Le saviez-vous : avant Rosa Parks, Claudette Colvin refusait de céder sa place dans l’autobus

À l’instar de Martin Luther King, Rosa Parks est restée dans l’Histoire comme l’une des figures emblématiques de la lutte contre la ségrégation raciale aux États-Unis. Plus précisément, on s’en souvient comme étant la première à avoir refusé de céder sa place à un passager blanc dans un bus.

Neuf mois plus tôt, cependant, le 2 mars 1955, une Afro-Américaine avait déjà bravé cet interdit. Portrait de Claudette Colvin, dont le nom déserte la plupart de nos manuels d’histoire.

L’Amérique ségrégationniste des 1950’s

L’Amérique de cette époque autorise, en théorie, aux Blancs et aux Noirs de vivre, certes séparés, mais égaux. Des toilettes, trottoirs, commerces propres ayant pour but de faire vivre les Noirs d’un côté, les Blancs de l’autre.

Ces lois de ségrégation sont fermement appliquées en Alabama, et en particulier à Montgomery. Mais le territoire est, en plus, soumis aux Jim Crow Laws, mises en place peu après la ségrégation pour entraver l’effectivité des droits constitutionnels des Afro-Américains.

Le 2 mars 1955, Claudette Colvin quitte l’école pour regagner King Hill, le quartier pauvre de Montgomery. Conformément à la loi, elle s’assied à l’arrière de l’autobus, dans la zone réservée aux "Colored". Au fur et à mesure du trajet, le bus se remplit. Constatant qu’elle n’a pas de place assise, une jeune femme blanche fait comprendre à la lycéenne de 15 ans qu’elle doit lui céder la sienne.

Claudette refuse, scandale. Face aux protestations, elle s’écrie "It’s my constitutionnal rights !". Celle qui rêvait de devenir avocate avait visiblement été bien attentive à ses cours.

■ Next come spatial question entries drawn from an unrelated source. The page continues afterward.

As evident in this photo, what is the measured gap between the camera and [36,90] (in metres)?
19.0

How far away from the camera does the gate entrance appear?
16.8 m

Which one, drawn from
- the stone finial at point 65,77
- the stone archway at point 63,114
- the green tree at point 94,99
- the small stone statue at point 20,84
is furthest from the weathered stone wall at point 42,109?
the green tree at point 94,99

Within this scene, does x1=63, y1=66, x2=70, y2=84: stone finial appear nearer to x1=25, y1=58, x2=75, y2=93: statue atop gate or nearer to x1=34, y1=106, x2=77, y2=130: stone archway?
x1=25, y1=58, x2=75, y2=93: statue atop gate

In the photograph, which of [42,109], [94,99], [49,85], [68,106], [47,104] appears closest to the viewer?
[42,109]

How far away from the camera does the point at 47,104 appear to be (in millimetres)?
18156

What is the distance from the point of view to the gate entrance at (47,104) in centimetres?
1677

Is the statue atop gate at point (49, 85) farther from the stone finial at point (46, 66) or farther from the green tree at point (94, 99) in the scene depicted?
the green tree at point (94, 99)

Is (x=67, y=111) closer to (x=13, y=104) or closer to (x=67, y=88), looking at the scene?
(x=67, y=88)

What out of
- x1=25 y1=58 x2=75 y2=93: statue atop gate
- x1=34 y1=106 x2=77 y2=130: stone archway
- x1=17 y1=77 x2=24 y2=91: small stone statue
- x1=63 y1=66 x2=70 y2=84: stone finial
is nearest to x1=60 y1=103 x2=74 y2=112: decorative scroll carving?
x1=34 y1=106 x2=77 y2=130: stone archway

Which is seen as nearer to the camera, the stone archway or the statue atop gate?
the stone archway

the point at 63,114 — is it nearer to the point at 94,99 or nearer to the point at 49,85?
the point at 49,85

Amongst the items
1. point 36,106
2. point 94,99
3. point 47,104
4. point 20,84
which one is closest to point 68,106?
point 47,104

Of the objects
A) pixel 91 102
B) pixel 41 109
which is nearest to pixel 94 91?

Le chauffeur arrête le bus et va chercher la police. L’un des deux agents frappe Claudette, pendant que l’autre lui passe les menottes.

"J’avais vraiment peur, parce que vous ne saviez tout simplement pas ce que les blancs pouvaient faire, à l’époque", a-t-elle déclaré plus tard. (Source : TV5 Monde).

Un procès exemple

Le geste de Claudette trouve rapidement écho chez les différents mouvements de défense des droits civiques. Comme le raconte Stéphane Bern dans ce podcast d’Europe 1, Rosa Parks est encore dans l’ombre. Secrétaire à Montgomery pour la section du National Association for the Advancement of Colored People (NAACP), elle récolte des fonds pour financer les frais judiciaires de Claudette.

Condamnée par un tribunal pour enfants, puis incarcérée, Claudette Colvin refuse de plaider coupable malgré les lourdes charges pesant à son encontre. Son avocat s’en remet à une loi stipulant qu’une personne noire ne doit céder son siège à une blanche que dans le cas où elle peut à son tour trouver une place derrière.

Malheureusement, une législation propre en Alabama confiant aux chauffeurs tous les pouvoirs, rend difficile la défense.

Claudette Colvin, symbole de la lutte antiségrégationniste ?

De retour à Montgomery après quelques mois d’exil, Claudette apprend la nouvelle : le 1er décembre 1955, Rosa Parks a, à son tour, refusé de céder sa place à un passager blanc, et écope d’une amende de 15 $.

Le témoignage de Claudette contribue à la victoire du 13 novembre 1956. Ce jour-là, la Cour suprême des États-Unis déclare anticonstitutionnelles les lois ségrégationnistes dans les bus américains.

Une zone d’ombre subsiste : pourquoi Claudette Colvin est-elle passée si longtemps sous les radars de l’Histoire ? "Parce qu’on a jugé que son image à elle [Rosa Parks] était plus acceptable que la mienne, plus efficace pour convaincre l’Amérique blanche. Moi j’étais une adolescente, qu’on disait un peu folle, et qui plus est à la peau plus foncée", a expliqué Claudette à CNN.

Sans amertume et fière d’avoir contribué à une cause juste, Claudette Colvin, aujourd’hui âgée de 81 ans, a confié au New York Times, "Je sais dans mon cœur qu’elle [Rosa Parks] était la bonne personne".

Depuis 2017, à Montgomery, le 2 mars est une journée consacrée à la mémoire de Claudette Colvin.